On Saturday evening after the New York Taxi Alliance announced a strike in solidarity with protesters at JFK Airport, Uber announced that it would suspend surge pricing. Onlookers read Uber’s alert as an attempt to undermine the protest and advertise a discount. In a frenzy, #deleteUber took off immediately.

And though Uber has released a statement in opposition to the ban, the company’s clumsy maneuvering over the weekend led people to believe that it wouldn’t take a stand.

Reynolds says he took no issue with the company’s surge announcement, but was concerned about its feeble and delayed response to the executive order, a ban that affects so many of the people who work on contract with the company.

“So many of their drivers come from the seven countries where the administration isn’t allowing people in,” Reynolds told me on a call Sunday evening as he walked to an airport protest in San Diego. “As a CEO I would stand up for the people using my platform. It’s time to show solidarity with these workers and not turn your back on them.”

Reynolds, who previously relied on Uber for official company business, says Lyft’s decision to donate $1 million to the ACLU over the next four years clearly signals that the company is committed to supporting and upholding the country’s values. Uber’s response to compensate affected drivers pro bono over the next three months only came after the pressure.

“I think Uber spoke up because the delete-Uber movement really started to take off. It feels like this is just another time when they looked at the data and realized that this was getting so big that they had to say something,” Reynolds said. And the statement didn’t go far enough for Reynolds, since Uber will only support drivers trying to return to the country and not the greater issue at hand.

We’re at a critical point where every business has to determine what their beliefs and values are, Reynolds said.

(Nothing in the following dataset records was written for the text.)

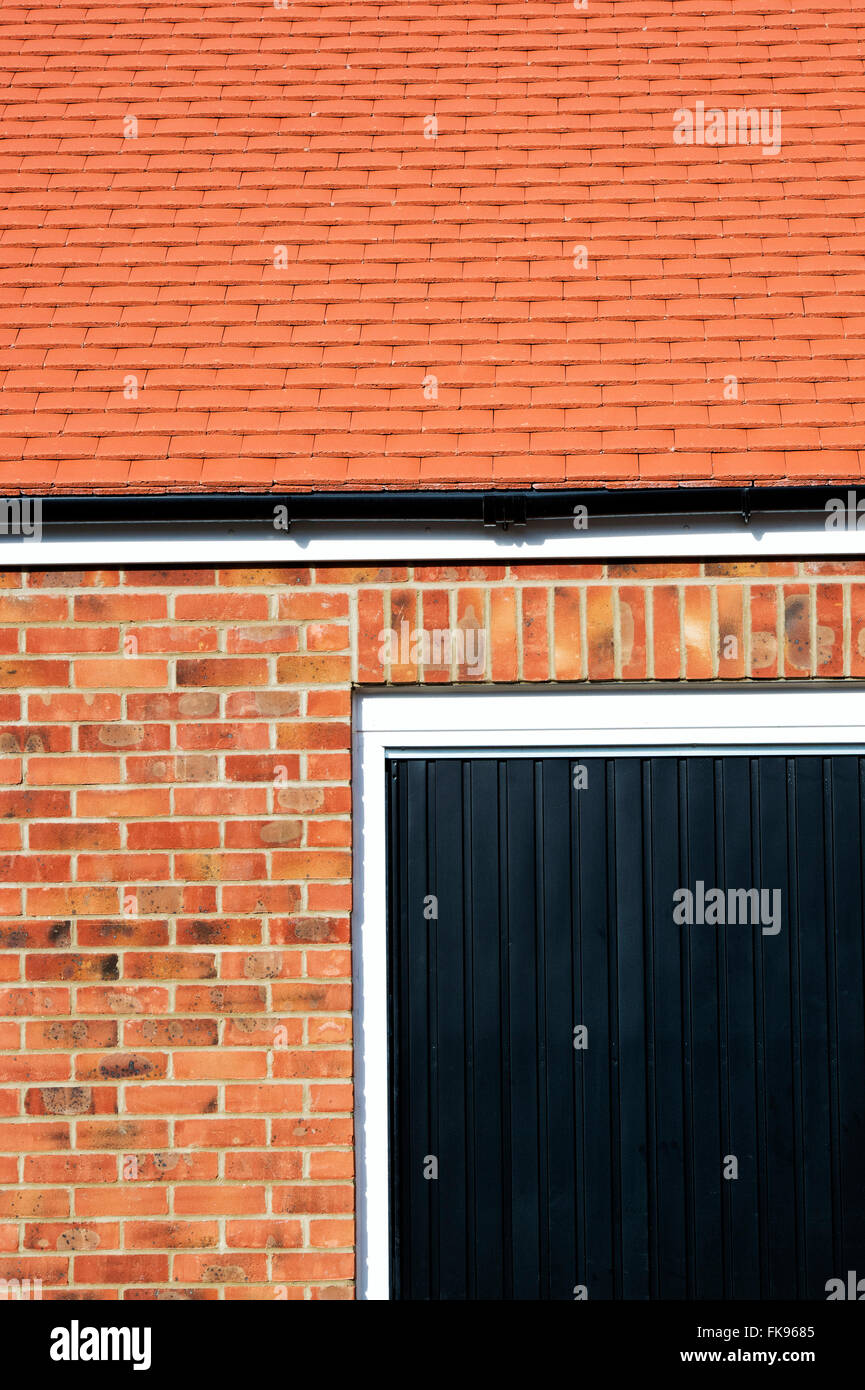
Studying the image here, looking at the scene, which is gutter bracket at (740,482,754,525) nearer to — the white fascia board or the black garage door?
the white fascia board

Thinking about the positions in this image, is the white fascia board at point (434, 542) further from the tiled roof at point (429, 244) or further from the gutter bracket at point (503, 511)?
the tiled roof at point (429, 244)

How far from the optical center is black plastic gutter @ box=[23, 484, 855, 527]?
10.3 ft

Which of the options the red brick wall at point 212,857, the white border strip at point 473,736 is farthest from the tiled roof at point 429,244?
the white border strip at point 473,736

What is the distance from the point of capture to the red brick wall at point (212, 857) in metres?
3.17

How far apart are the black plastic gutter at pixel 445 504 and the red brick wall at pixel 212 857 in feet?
0.56

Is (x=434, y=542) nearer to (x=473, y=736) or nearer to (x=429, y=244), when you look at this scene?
(x=473, y=736)

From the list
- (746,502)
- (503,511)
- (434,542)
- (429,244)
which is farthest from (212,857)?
(429,244)

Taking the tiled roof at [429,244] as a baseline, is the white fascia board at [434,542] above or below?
below

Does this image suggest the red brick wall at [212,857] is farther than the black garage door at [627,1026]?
No

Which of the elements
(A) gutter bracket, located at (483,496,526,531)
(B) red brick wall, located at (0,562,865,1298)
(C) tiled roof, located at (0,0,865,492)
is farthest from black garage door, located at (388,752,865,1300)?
(C) tiled roof, located at (0,0,865,492)

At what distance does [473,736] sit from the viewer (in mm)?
3352

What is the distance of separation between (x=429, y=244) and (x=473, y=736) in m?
Result: 1.63
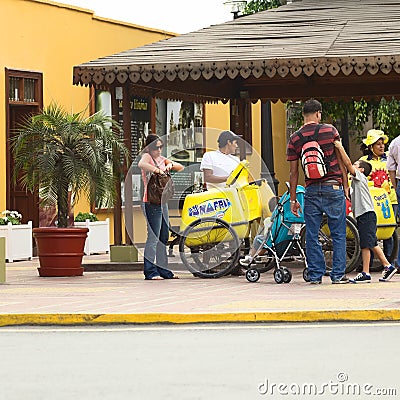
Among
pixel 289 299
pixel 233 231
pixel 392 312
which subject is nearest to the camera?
pixel 392 312

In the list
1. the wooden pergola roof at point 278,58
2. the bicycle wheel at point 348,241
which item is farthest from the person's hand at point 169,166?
the bicycle wheel at point 348,241

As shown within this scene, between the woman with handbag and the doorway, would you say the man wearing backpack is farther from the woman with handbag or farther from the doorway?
the doorway

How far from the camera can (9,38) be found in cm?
2358

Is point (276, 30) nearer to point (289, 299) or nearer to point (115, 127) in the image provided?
point (115, 127)

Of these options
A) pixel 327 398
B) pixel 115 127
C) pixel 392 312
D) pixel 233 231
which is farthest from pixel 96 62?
pixel 327 398

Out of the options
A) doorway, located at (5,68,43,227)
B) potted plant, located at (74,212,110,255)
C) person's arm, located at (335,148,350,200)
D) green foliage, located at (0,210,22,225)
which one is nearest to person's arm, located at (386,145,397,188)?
person's arm, located at (335,148,350,200)

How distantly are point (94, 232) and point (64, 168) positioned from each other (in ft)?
22.6

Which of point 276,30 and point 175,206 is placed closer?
point 175,206

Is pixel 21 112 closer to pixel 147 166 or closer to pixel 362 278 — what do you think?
pixel 147 166

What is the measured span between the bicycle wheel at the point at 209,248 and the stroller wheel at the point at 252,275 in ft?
1.71

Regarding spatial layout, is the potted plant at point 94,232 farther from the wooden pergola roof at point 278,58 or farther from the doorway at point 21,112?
the wooden pergola roof at point 278,58

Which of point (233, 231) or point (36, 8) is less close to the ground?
point (36, 8)

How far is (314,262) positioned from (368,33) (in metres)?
5.08

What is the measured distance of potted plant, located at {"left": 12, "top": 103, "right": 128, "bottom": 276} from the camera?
712 inches
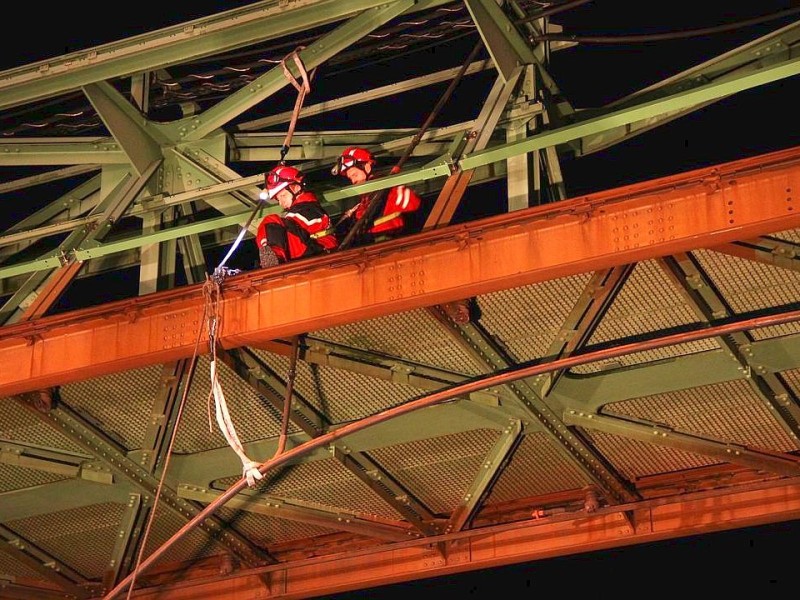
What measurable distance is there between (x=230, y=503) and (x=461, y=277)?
6450 mm

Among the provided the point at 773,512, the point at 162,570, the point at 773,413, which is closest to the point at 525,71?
the point at 773,413

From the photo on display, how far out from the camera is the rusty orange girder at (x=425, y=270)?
1261 cm

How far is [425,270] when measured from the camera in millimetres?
13648

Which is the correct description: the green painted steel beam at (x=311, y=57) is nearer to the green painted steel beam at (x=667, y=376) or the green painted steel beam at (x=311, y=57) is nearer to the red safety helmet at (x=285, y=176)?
the red safety helmet at (x=285, y=176)

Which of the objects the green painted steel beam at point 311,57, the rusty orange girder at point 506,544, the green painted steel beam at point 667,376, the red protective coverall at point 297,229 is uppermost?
A: the green painted steel beam at point 311,57

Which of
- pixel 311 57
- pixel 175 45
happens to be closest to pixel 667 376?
pixel 311 57

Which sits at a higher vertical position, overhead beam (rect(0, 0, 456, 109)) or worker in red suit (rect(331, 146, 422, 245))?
overhead beam (rect(0, 0, 456, 109))

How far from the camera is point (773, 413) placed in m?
16.2

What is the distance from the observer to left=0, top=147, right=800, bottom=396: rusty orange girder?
12609 mm

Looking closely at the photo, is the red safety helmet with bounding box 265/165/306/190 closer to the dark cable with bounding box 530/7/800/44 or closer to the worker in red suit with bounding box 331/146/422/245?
the worker in red suit with bounding box 331/146/422/245

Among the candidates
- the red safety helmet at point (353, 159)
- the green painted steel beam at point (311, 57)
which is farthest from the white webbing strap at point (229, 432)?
the green painted steel beam at point (311, 57)

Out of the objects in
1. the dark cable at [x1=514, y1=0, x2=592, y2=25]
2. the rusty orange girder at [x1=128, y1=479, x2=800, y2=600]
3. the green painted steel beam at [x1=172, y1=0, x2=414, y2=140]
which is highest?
the dark cable at [x1=514, y1=0, x2=592, y2=25]

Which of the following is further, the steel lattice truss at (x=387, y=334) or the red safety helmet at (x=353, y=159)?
the red safety helmet at (x=353, y=159)

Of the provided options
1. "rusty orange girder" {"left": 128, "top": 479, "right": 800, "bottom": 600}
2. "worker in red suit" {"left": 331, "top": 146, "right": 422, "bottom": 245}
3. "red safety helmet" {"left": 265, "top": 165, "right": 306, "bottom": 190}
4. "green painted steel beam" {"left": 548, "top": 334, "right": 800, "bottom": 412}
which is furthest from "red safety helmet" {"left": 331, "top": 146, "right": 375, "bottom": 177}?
"rusty orange girder" {"left": 128, "top": 479, "right": 800, "bottom": 600}
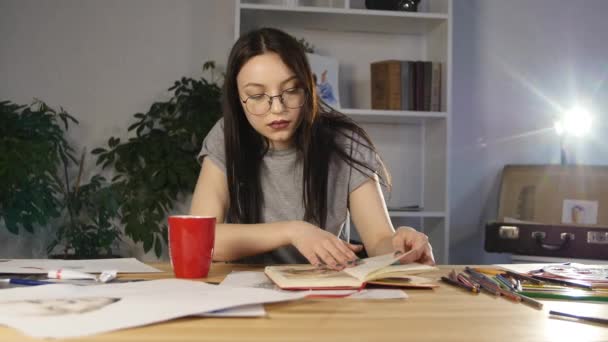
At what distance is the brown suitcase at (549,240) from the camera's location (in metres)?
2.21

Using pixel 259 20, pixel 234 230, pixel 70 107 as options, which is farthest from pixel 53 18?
pixel 234 230

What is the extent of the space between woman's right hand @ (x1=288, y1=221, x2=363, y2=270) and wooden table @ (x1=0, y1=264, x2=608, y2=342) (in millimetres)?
195

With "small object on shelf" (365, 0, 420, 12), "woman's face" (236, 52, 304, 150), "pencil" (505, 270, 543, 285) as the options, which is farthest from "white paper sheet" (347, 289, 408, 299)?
"small object on shelf" (365, 0, 420, 12)

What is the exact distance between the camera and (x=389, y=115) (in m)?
2.83

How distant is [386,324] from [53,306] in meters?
0.38

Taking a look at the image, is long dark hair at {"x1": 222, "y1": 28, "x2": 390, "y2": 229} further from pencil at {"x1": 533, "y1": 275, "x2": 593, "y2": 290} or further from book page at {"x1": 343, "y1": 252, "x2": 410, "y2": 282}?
pencil at {"x1": 533, "y1": 275, "x2": 593, "y2": 290}

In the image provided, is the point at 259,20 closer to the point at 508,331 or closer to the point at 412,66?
the point at 412,66

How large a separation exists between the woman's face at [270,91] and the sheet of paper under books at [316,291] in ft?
1.49

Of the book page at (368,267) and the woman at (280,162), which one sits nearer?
the book page at (368,267)

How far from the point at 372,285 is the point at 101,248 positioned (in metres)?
2.00

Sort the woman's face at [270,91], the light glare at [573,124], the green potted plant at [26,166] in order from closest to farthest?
1. the woman's face at [270,91]
2. the green potted plant at [26,166]
3. the light glare at [573,124]

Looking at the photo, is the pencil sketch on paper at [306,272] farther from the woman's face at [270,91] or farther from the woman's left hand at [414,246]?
the woman's face at [270,91]

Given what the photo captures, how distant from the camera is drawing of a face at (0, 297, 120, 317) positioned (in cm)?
73

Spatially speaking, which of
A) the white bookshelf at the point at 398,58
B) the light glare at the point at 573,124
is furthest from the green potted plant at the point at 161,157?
the light glare at the point at 573,124
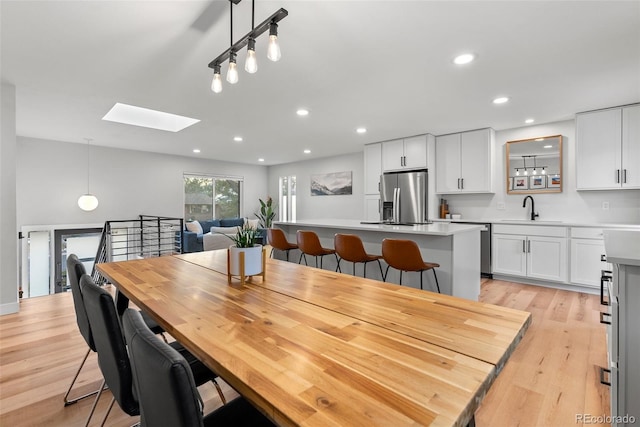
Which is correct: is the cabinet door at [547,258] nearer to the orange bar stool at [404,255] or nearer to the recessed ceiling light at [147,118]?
the orange bar stool at [404,255]

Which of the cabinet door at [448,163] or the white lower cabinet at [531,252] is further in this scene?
the cabinet door at [448,163]

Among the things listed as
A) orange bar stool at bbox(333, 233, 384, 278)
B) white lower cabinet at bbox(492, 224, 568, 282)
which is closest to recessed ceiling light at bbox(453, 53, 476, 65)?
orange bar stool at bbox(333, 233, 384, 278)

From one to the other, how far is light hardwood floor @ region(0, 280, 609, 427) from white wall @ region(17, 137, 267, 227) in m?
3.32

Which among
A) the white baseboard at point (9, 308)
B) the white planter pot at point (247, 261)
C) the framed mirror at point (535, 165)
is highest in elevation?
the framed mirror at point (535, 165)

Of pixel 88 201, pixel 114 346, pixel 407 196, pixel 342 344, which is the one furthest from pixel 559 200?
pixel 88 201

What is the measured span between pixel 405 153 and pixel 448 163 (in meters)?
0.74

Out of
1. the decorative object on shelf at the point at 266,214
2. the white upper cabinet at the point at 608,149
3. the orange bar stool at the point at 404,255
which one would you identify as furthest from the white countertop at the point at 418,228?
the decorative object on shelf at the point at 266,214

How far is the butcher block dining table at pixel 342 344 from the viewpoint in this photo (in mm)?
581

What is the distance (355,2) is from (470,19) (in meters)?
0.80

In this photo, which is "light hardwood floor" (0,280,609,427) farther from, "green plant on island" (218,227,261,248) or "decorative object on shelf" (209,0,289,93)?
"decorative object on shelf" (209,0,289,93)

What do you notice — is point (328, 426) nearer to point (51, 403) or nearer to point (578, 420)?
point (578, 420)

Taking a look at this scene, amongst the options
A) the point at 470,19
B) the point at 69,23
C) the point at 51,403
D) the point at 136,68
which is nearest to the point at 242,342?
the point at 51,403

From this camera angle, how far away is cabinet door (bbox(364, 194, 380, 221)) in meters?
5.97

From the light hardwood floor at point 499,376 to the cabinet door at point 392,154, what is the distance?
311 centimetres
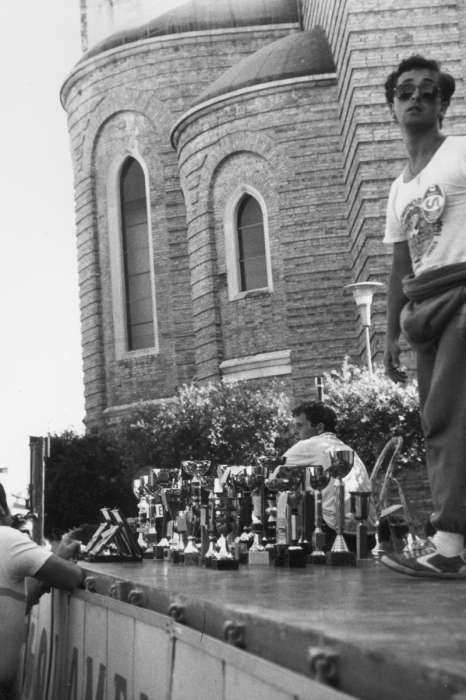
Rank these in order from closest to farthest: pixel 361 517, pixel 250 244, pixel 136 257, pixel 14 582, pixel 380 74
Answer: pixel 14 582 < pixel 361 517 < pixel 380 74 < pixel 250 244 < pixel 136 257

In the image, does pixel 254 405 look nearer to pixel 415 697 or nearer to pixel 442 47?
pixel 442 47

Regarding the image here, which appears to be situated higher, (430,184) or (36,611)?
(430,184)

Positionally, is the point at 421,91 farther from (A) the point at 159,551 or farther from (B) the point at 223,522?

“The millennial generation watches these CEOs, and if you’re going to sit there and bury your head in the sand because you’re trying to play both sides of it, that tells your future employees exactly where you lie in situations like these.”

Since Trump’s ban took effect on Friday evening, tech companies like Google, Netflix, Microsoft, and Apple have spoken out against the executive order, some appealing to human rights and others lamenting the toll it’ll take on business operations. Consumer-facing companies like Starbucks and General Electric have come forward, too, but not many.

Reynolds says he ultimately wants people to feel valued and safe in this country. And when those principles are being infringed upon, he sees it as his duty to speak out against it and use his platform.

“A lot of people are thinking ‘What’s the best way for me to not piss anybody off so that I don’t lose my clients or any money?,’ but that’s very different from starting off by leading with what your beliefs and values are,” he said.

As a leader, you have to wake up in the morning and look at people in your company who might not be of your background. Said Reynolds: “You have to ask yourself, what are you doing to make those people feel like you’ve got their back?”